#### The request:
Can you repeat every one of the entries below word for word, leaving out the pictures?

*** Data ***

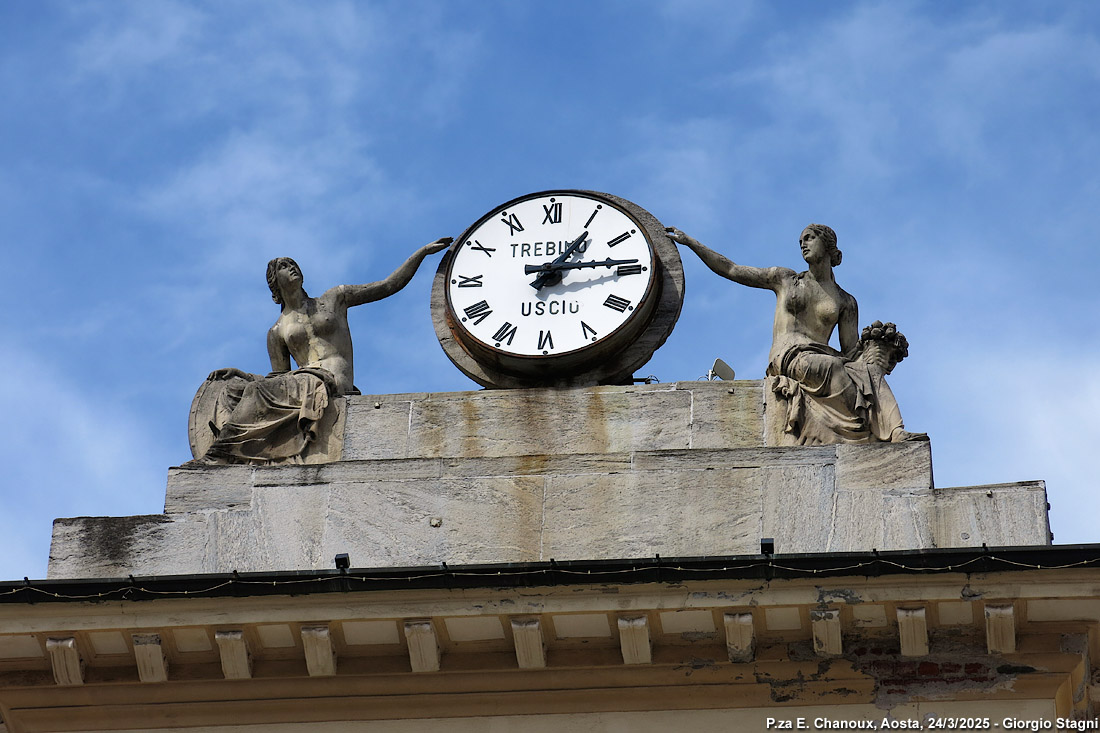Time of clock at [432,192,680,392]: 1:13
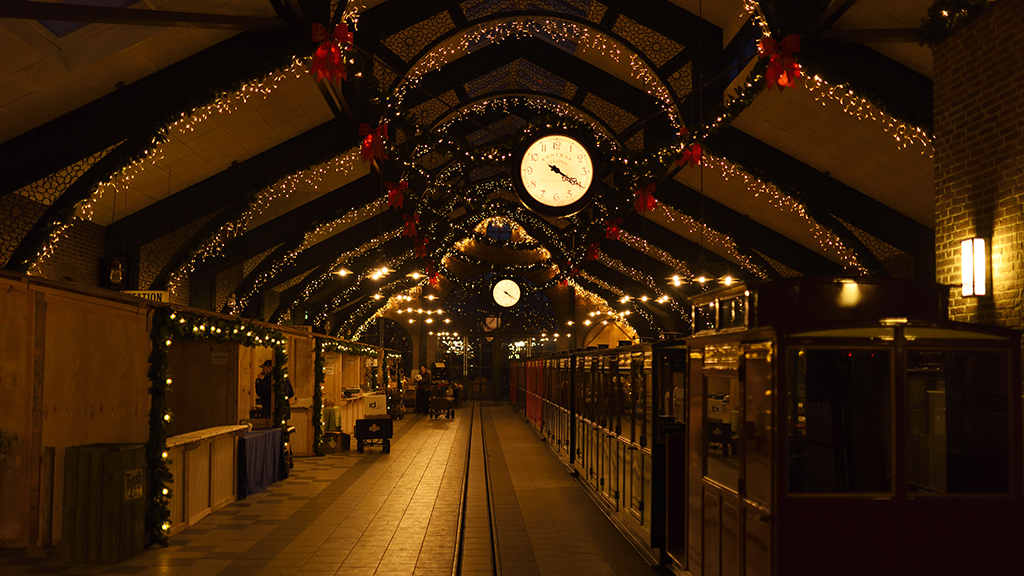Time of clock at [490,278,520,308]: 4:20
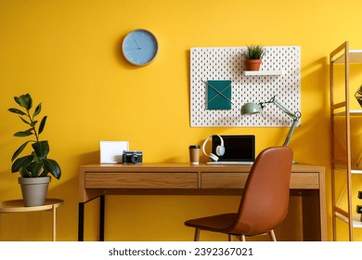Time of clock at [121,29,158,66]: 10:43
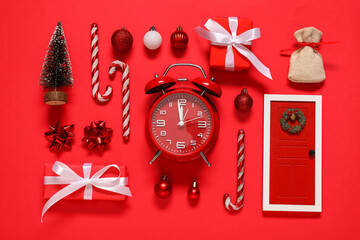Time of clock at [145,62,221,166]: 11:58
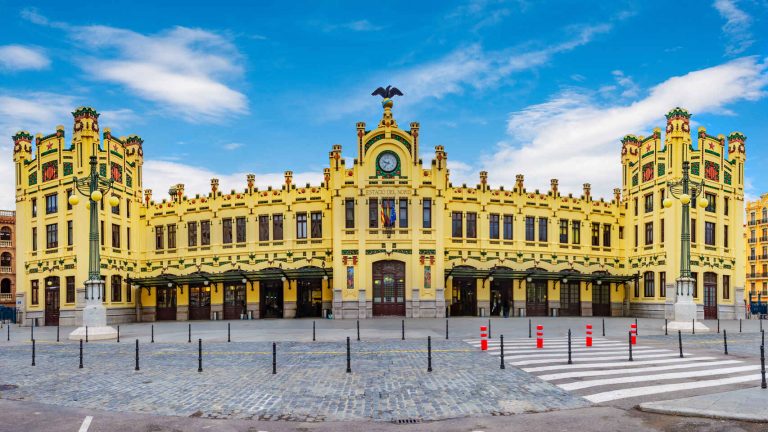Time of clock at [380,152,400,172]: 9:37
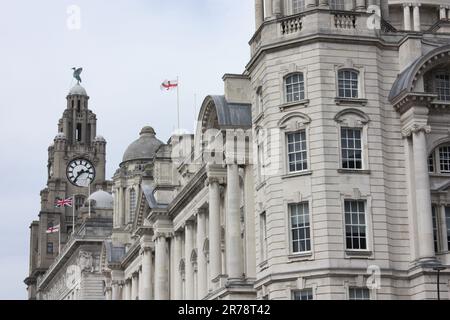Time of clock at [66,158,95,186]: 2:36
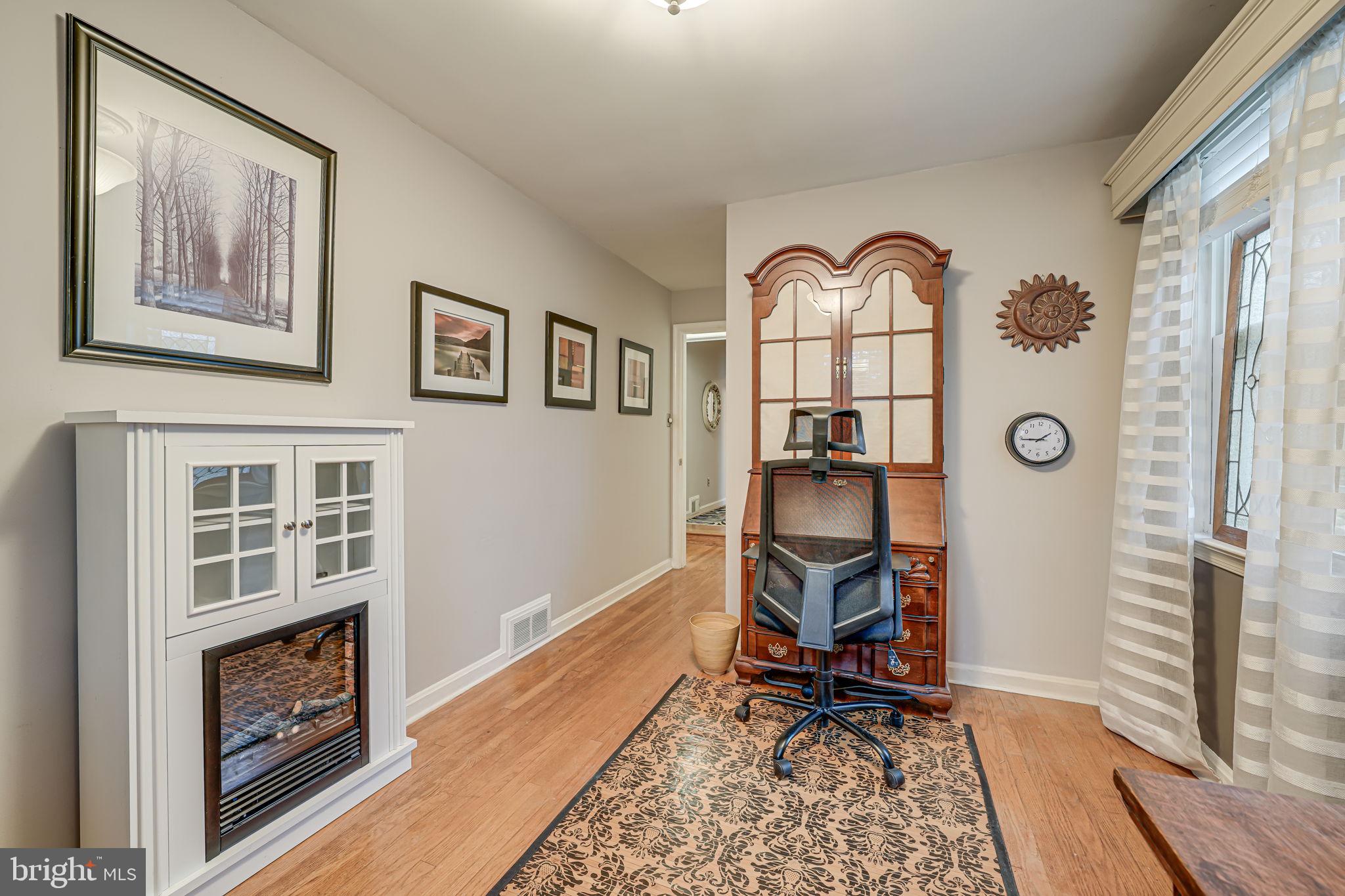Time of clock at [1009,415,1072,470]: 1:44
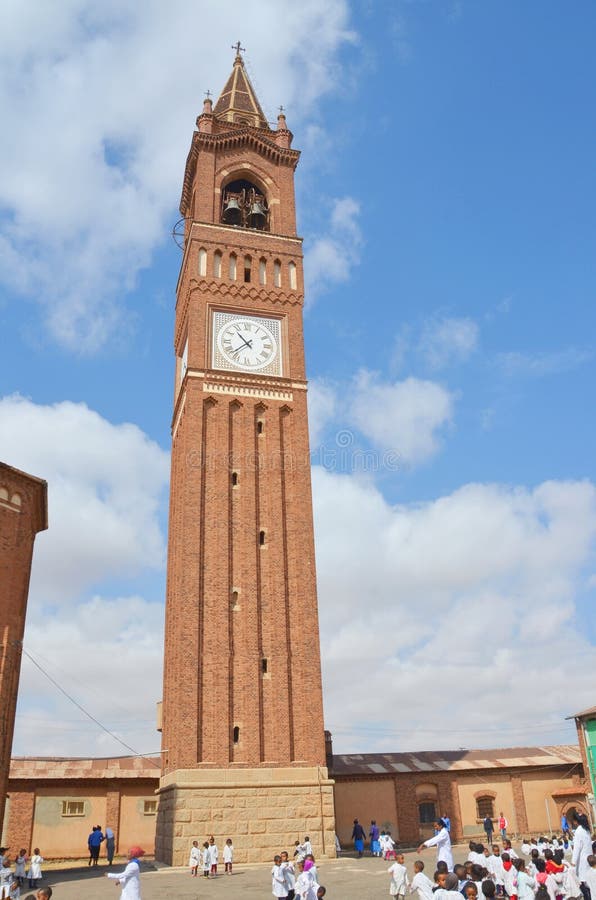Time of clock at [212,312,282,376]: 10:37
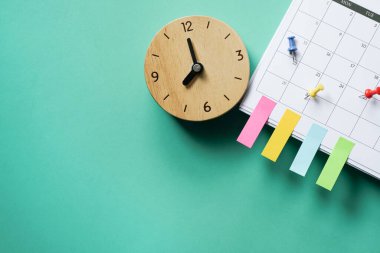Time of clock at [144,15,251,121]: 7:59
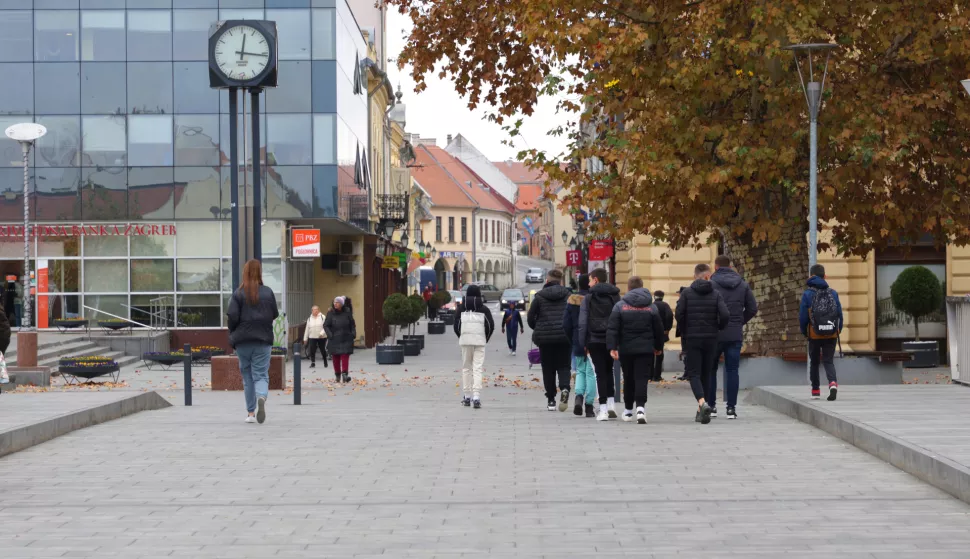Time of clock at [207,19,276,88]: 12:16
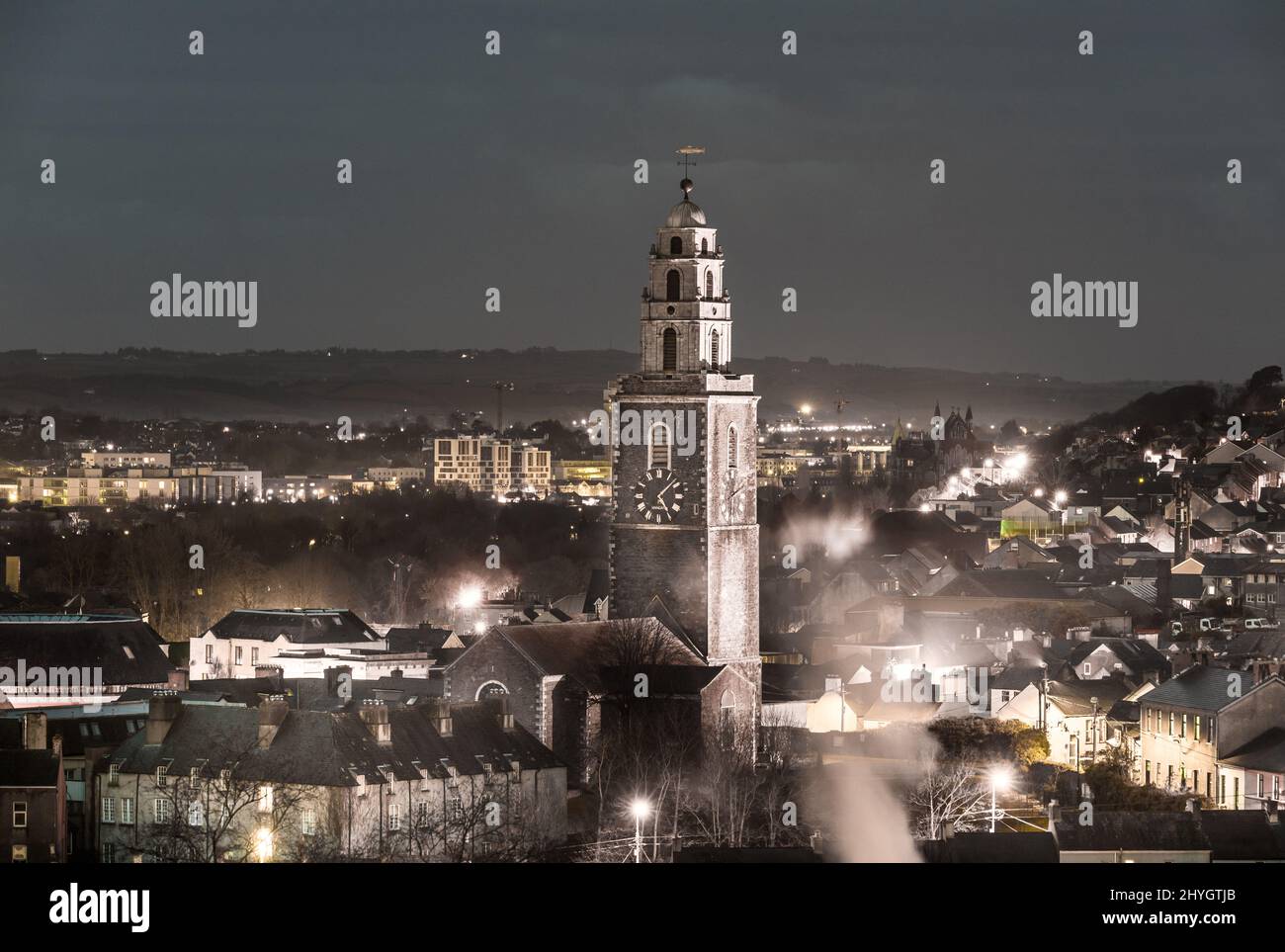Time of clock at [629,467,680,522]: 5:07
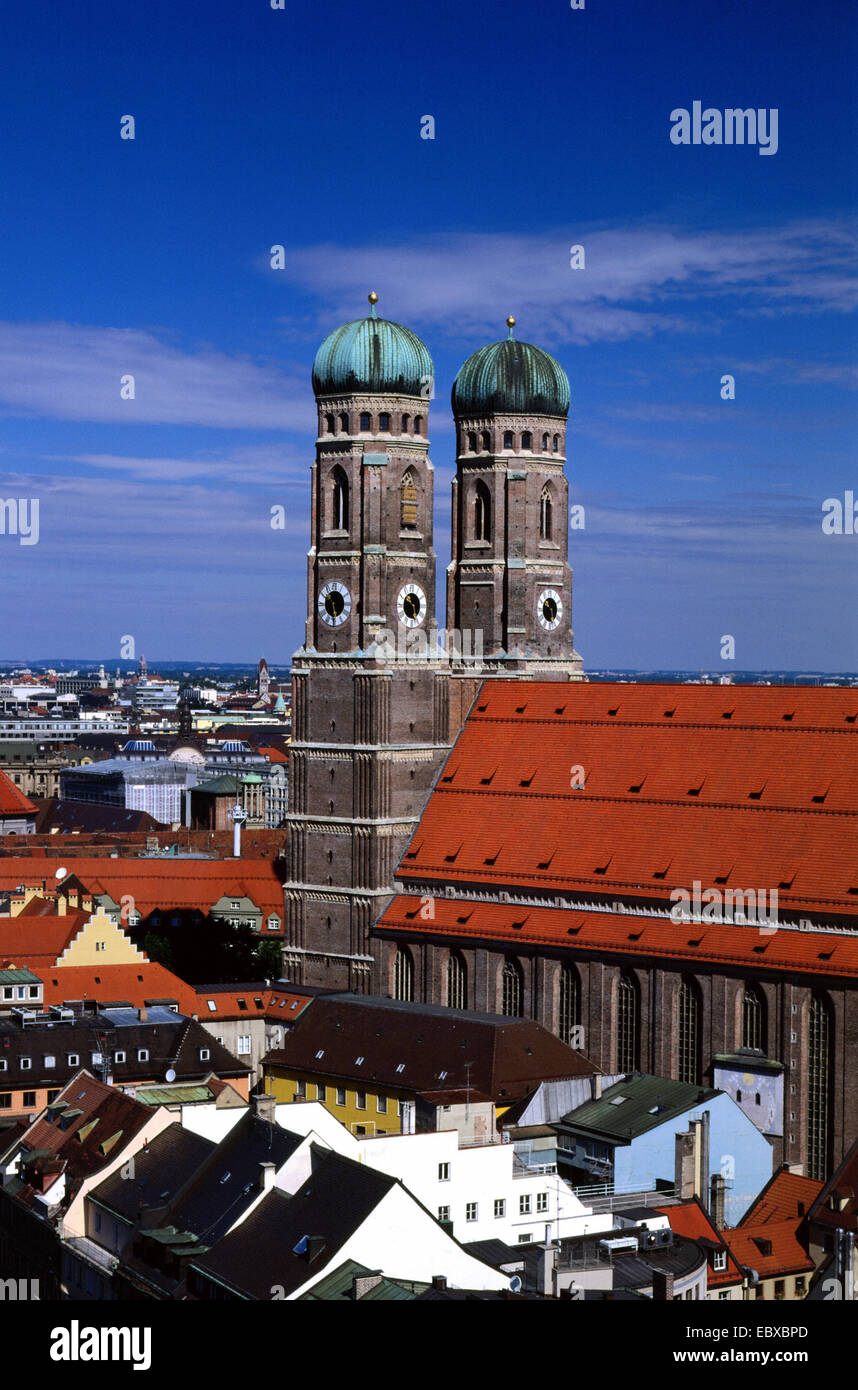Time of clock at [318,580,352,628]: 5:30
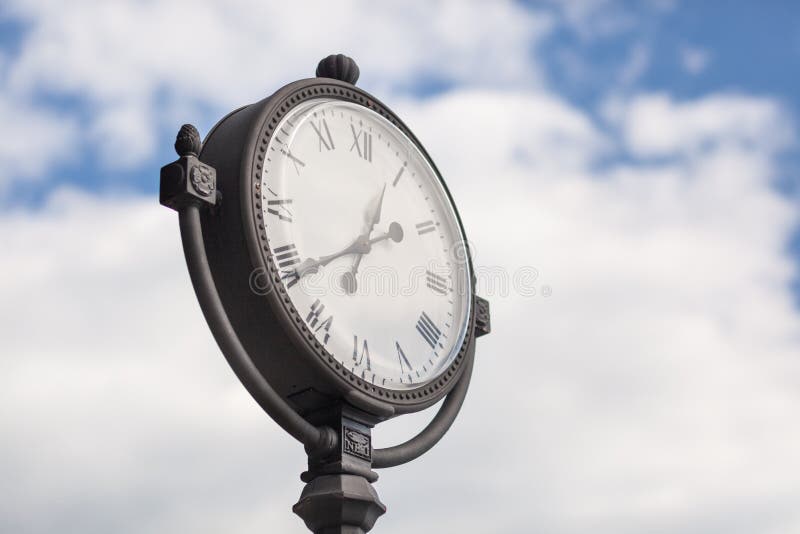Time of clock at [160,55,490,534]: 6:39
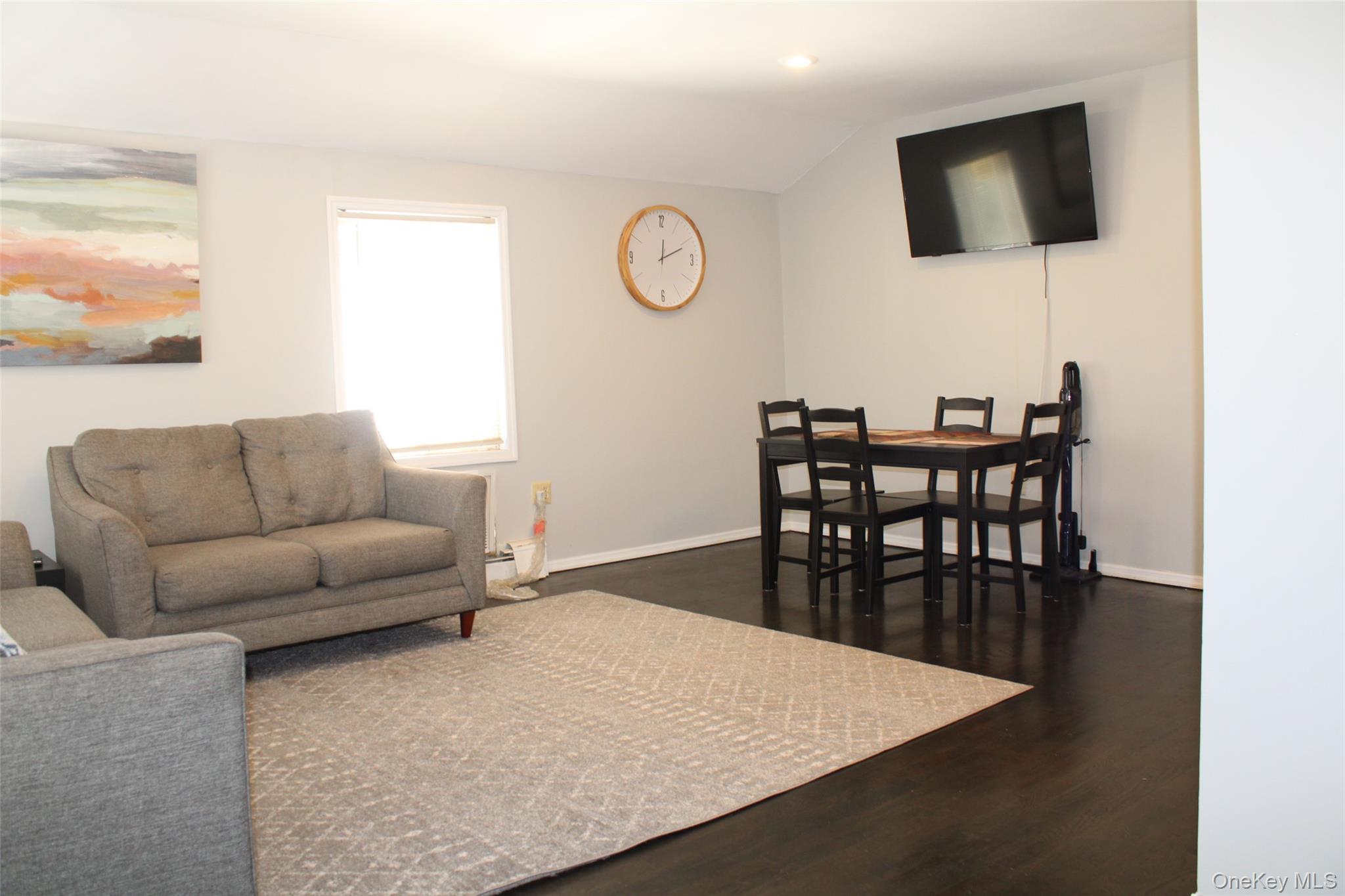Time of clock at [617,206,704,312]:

***

#### Exercise response:
Time of clock at [432,192,680,392]: 1:13
Time of clock at [490,278,520,308]: 4:20
Time of clock at [121,29,158,66]: 10:43
Time of clock at [145,62,221,166]: 11:58
Time of clock at [380,152,400,172]: 9:37
Time of clock at [66,158,95,186]: 2:36
Time of clock at [1009,415,1072,470]: 1:44
Time of clock at [212,312,282,376]: 10:37
Time of clock at [144,15,251,121]: 7:59
Time of clock at [207,19,276,88]: 12:16
Time of clock at [629,467,680,522]: 5:07
Time of clock at [318,580,352,628]: 5:30
Time of clock at [160,55,490,534]: 6:39
Time of clock at [617,206,704,312]:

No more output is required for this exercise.